Problem description | Print word for word everything from "Count. Go not" down to "the full appeach'd." in the passage on Helena and the countess below.

No heroine could desire a more flattering passport to general favor than that afforded by the friendship for Helena of the noble old countess, who is never more staunchly devoted to her foster-child than when she is returned to her -- a daughter-in-law, and a bride, but worse than widowed. The closeted interview between Helena and the countess is very characteristic of both women: Helena's conduct throughout is distinguished by candor and simplicity; she exhibits, at first, a natural reluctance to declare plainly that she loves the young Count of Rousillon, but she prepares his mother by unmistakable innuendoes for a confession which, when it comes, is full of chaste dignity:
Count. I say I am your mother.

Hel. You are my mother, madam; 'Would you were
(So that my lord, your son, were not my brother,)
Indeed my mother! -- or were you both our mothers
I care no more for than I do for heaven,
So I were not his sister: Can't no other,
But, I your daughter, he must be my brother?


Count. Go not about; my love hath in 't a bond
Whereof the world takes note. Come, come! disclose
The state of your affection; for your passions
Have to the full appeach'd.

Hel. Then I confess,
Here on my knee, before high heaven and you,
That before you, and next unto high heaven,
I love your son.
My friends were poor, but honest; so 's my love.
Be not offended; for it hurts not him
That he is lov'd of me: I follow him not
By any token of presumptuous suit;
Nor would I have him till I do deserve him --
Yet never know how that desert should be.
I know I love in vain, strive against hope;
Yet, in this captious and intenible sieve,
I still pour in the waters of my love,
And lack not to lose still; thus, Indian-like,
Religious in mine error, I adore
The sun, that looks upon his worshipper,
But knows of him no more.

Supplied data |

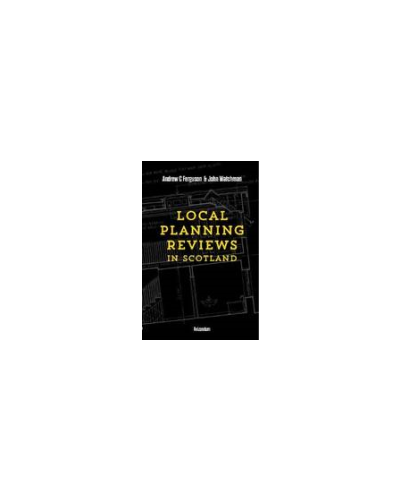 Local Planning Reviews in Scotland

Answer to the exercise |
Count. Go not about; my love hath in 't a bond
Whereof the world takes note. Come, come! disclose
The state of your affection; for your passions
Have to the full appeach'd.